### Working data

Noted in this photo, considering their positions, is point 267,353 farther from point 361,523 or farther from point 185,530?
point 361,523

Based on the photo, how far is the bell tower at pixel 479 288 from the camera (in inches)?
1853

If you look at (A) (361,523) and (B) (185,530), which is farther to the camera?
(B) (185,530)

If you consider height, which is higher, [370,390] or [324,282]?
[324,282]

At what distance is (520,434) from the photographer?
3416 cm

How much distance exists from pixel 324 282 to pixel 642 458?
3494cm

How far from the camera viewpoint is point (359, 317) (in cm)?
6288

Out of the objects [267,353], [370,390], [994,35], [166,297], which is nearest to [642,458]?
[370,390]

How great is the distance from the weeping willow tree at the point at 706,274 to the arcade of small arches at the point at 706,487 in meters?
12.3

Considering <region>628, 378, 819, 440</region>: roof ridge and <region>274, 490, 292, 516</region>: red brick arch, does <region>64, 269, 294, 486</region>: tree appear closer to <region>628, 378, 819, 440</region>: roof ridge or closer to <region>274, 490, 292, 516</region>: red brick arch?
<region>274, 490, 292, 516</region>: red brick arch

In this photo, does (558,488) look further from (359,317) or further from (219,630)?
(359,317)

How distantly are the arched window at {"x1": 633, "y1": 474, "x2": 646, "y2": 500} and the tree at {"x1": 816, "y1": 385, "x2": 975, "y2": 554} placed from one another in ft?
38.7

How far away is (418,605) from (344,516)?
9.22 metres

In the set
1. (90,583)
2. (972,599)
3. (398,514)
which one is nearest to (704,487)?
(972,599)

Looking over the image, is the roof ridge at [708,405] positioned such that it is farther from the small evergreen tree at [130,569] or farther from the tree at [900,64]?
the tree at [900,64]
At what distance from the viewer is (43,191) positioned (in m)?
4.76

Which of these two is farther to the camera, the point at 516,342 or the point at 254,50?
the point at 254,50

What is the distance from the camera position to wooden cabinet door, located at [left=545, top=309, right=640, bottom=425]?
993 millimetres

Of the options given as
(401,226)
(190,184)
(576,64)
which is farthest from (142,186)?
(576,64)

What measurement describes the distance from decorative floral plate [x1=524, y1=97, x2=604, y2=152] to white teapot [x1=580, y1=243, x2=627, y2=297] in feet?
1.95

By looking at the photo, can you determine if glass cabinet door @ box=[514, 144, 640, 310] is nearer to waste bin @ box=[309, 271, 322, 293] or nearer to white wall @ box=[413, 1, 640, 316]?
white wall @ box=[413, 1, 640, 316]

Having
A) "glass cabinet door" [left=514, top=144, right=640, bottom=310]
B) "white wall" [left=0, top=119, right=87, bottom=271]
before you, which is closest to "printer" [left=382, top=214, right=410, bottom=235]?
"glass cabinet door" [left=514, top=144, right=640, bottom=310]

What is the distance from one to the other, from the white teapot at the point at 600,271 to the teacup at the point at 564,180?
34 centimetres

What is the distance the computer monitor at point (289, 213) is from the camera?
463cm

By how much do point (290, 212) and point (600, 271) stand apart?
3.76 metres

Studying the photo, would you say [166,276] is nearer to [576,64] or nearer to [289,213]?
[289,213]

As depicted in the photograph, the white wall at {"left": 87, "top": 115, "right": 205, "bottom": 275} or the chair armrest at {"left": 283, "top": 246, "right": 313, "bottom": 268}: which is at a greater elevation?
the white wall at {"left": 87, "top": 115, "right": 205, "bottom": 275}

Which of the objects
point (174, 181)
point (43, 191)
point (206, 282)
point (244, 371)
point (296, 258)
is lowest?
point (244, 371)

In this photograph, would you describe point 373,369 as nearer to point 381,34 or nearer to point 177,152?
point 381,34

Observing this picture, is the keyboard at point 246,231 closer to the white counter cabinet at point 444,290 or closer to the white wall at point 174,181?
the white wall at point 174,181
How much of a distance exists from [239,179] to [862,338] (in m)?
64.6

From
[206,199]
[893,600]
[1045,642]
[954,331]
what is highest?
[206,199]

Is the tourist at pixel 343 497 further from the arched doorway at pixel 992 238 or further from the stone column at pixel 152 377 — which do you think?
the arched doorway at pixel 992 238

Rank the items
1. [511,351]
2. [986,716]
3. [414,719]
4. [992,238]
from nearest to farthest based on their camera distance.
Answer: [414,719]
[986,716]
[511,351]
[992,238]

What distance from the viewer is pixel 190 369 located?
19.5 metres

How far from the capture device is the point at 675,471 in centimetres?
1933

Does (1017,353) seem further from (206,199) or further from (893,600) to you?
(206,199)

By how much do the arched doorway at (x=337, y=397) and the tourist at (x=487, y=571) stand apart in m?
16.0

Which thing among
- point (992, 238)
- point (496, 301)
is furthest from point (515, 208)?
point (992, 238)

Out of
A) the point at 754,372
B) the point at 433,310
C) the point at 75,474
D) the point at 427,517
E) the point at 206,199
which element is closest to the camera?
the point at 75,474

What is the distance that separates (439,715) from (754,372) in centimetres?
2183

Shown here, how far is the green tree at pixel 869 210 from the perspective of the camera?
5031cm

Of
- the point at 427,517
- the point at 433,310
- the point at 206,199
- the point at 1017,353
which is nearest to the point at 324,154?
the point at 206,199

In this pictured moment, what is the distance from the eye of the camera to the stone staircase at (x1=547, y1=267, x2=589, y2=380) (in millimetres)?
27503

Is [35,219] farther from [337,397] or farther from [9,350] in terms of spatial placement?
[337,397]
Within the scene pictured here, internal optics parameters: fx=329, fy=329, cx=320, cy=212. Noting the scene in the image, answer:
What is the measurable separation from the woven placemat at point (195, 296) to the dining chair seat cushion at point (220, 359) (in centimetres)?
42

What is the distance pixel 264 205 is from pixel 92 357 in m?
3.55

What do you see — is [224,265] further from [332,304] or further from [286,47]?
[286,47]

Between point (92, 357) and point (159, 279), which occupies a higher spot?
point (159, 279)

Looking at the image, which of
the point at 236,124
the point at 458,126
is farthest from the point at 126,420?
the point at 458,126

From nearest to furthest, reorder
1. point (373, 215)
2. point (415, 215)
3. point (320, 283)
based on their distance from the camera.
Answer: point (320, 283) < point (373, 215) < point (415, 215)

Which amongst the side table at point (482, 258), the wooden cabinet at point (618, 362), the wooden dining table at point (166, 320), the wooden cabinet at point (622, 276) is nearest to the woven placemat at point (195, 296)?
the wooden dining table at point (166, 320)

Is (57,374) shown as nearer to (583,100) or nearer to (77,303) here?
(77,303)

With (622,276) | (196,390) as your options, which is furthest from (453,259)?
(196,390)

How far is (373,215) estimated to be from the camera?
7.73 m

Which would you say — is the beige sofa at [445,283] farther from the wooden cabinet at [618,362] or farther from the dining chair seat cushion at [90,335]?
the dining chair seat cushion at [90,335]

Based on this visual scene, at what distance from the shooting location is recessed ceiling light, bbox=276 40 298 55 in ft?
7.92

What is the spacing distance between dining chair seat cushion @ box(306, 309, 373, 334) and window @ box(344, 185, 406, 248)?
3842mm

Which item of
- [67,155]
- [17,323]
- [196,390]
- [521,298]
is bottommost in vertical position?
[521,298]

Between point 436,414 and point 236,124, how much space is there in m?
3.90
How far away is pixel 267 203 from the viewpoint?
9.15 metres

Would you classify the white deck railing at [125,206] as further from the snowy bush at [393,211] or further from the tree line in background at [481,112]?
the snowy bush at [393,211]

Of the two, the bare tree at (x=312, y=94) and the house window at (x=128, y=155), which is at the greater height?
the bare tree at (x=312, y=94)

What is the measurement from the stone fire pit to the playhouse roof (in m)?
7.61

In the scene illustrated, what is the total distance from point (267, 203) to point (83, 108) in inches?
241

######

▶ _What to produce_
Every line from the one containing "What do you" through the end of the entries above must be echoed exactly, with both ends kept.

▶ _Solution_
What do you see — is [224,265] further from [332,304] or further from [286,47]?
[286,47]

Between point (92, 357) and point (159, 279), which occupies a higher spot?
point (159, 279)

Looking at the image, which of
the point at 236,124
the point at 458,126
is farthest from the point at 126,420?
the point at 458,126

From nearest to furthest, reorder
1. point (373, 215)
2. point (415, 215)
3. point (320, 283)
based on their distance from the camera.
Answer: point (320, 283) < point (373, 215) < point (415, 215)

Which amongst the side table at point (482, 258), the wooden cabinet at point (618, 362), the wooden dining table at point (166, 320), the wooden cabinet at point (622, 276) is nearest to the woven placemat at point (195, 296)?
the wooden dining table at point (166, 320)

Is (57,374) shown as nearer to (583,100) or nearer to (77,303) here?
(77,303)

With (622,276) | (196,390) as your options, which is furthest from (453,259)?
(196,390)

How far is (373,215) estimated to be from the camera?
7.73 m

Which would you say — is the beige sofa at [445,283] farther from the wooden cabinet at [618,362] or farther from the dining chair seat cushion at [90,335]?
the dining chair seat cushion at [90,335]

Based on this visual scene, at what distance from the shooting location is recessed ceiling light, bbox=276 40 298 55 in ft?
7.92

What is the spacing distance between dining chair seat cushion @ box(306, 309, 373, 334) and window @ box(344, 185, 406, 248)?
3842mm

Which item of
- [67,155]
- [17,323]
- [196,390]
- [521,298]
is bottommost in vertical position?
[521,298]

Between point 436,414 and point 236,124, how much space is there in m?
3.90
How far away is pixel 267 203 from the viewpoint?
9.15 metres

Would you classify the white deck railing at [125,206] as further from the snowy bush at [393,211] or further from the tree line in background at [481,112]?
the snowy bush at [393,211]

Of the two, the bare tree at (x=312, y=94) and the house window at (x=128, y=155), which is at the greater height?
the bare tree at (x=312, y=94)

What is the measurement from the stone fire pit to the playhouse roof (in m)?
7.61

In the scene illustrated, what is the total distance from point (267, 203) to point (83, 108) in inches?
241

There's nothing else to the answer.